Neville scored in the 3-2 win over Erith & Belvedere in the second qualifying round and his solitary strike in the first round reply against Wealdstone, with 5,108 people inside Clarence Park this time, set up a second round tie with the Division Three professionals of Walsall.
It was the highest profile strike of Neville’s 57 goals for the City.
Defeat followed in a replay against the Midlands side but Neville still picked up three winners medal that season as St Albans won the Herts Senior, Herts Charity and Wycombe Floodlight cups.
The following year saw Prosser get the run in the Amateur Cup he wanted 12 months earlier.
They reached the semi-final where they were pitted against Athenian League side Dagenham.
A 1-1 draw set up a replay at Luton Town’s Kenilworth Road but despite excellent form, poor finishing led to a 1-0 defeat.
For Neville it was the second time that he’d come within 90 minutes of reaching the Amateur Cup Final following a 4-1 defeat to Hendon in 1965 while he was at Finchley.
Neville took over the captaincy at the start of the 1970-71 campaign, and inherited the affectionate nickname of ‘Chopper’.
It was the Isthmian League that brought the near-miss this time as Prosser’s side scored the highest number of league goals for 44 years and conceded the least in almost 50.
Unfortunately, such form was not enough to deny Wycombe Wanderers the title but the champions were beaten at the Park and the double was completed over second placed Sutton United.
The league title and cup glory may have passed City by but the season did not end trophy-less as a Bobby Childs header defeated Enfield in the London Senior Cup final at Barnet.
The London Senior Cup was a prestigious competition at this time and the photograph of Dave Neville grinning broadly with his front teeth clearly missing as he holds the cup aloft at Underhill is one of the abiding images of the era.
Chopper lost his teeth not when playing football but cricket whilst still at school.
With the likes of John Butterfield, Bobby Childs and Tony Turley having long since left the scene, St Albans were in decline and Prosser announced his departure shortly before the end of the 1971-72 season.

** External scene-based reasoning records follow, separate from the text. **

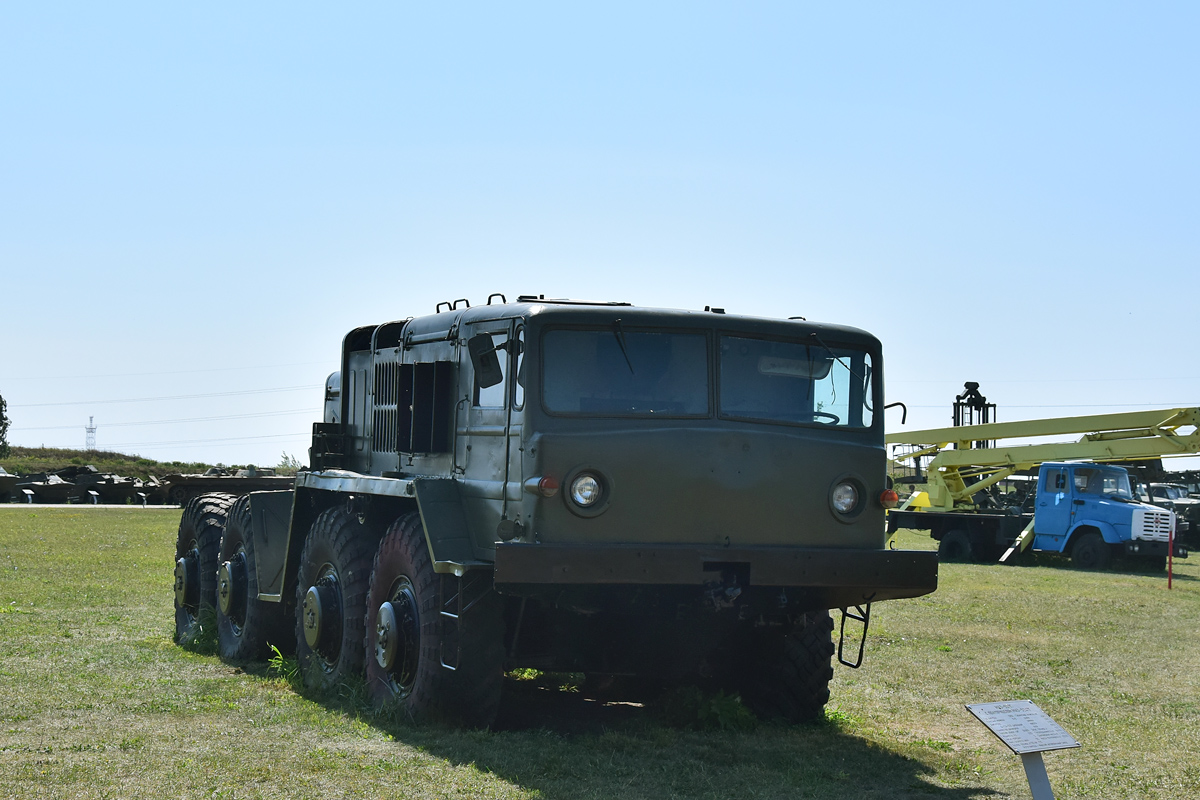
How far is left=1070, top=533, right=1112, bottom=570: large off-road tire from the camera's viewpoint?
1006 inches

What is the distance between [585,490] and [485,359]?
3.36 feet

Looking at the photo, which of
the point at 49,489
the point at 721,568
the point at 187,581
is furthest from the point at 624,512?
the point at 49,489

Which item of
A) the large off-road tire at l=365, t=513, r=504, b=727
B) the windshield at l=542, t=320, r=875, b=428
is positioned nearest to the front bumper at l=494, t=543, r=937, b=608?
the large off-road tire at l=365, t=513, r=504, b=727

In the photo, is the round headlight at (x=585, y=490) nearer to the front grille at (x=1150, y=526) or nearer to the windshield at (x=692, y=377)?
the windshield at (x=692, y=377)

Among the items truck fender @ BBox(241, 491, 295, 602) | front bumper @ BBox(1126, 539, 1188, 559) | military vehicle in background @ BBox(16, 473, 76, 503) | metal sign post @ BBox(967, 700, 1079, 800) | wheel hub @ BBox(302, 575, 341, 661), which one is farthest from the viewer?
military vehicle in background @ BBox(16, 473, 76, 503)

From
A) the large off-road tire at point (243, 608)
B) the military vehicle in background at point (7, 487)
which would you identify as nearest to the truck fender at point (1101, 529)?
the large off-road tire at point (243, 608)

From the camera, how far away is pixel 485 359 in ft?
25.1

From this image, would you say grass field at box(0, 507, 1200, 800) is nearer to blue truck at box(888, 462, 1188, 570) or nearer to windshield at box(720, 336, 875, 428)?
windshield at box(720, 336, 875, 428)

Neville took over as caretaker manager and kicked off with a surprise 2-0 win at Claremont Road that ended Hendon’s year-long unbeaten home record.
His run as boss lasted for just eight games and included five wins.
In his final game before John Drabwell was appointed as manager, Neville scored the goal against Ilford that took City through to the Mithras Cup final in which he scored twice during a 4-0 1st Leg win at home to Tilbury.
He scored five times in the final seven games of the season including notching the deciding goal in the last match of the season, a 2-1 win over Boreham Wood in the final of the Herts Charity Cup.
Phil Wood joined the exodus from Clarence Park during the summer of 1972 and, just like Butterfield and Turley, soon became an England international.
Neville stuck with the Saints but Drabwell’s rebuilding of the team went disastrously wrong and following a 3-0 Isthmian League defeat at Hitchin Town on October 10, Chopper, along with Roger Grant, quit the club.
Drabwell was dismissed the following month.
After leaving Clarence Park Chopper signed for Hayes who were in their second season as members of the Isthmian League.
Neville later returned to his former club Finchley and went onto manage the north London side but he did don the City colours one last time in May 1977, as a member of the City Past team that beat the Present team 4-3 in Phil Wood’s Testimonial match.
He was married to Jill, with the couple having godchildren, and with his second wife Joan he had a son, Jonathan.
He had two brothers, Stephen and Mick.
After retiring, Dave and Joan bought a house in Austria and he became a most proficient skier.
Dave Neville passed away on August 26 and his funeral will be held at Enfield Crematorium on Wednesday, September 13, at 12.30pm.
The family will have a St Albans City flag at the funeral to mark the significance that the Club had in his life.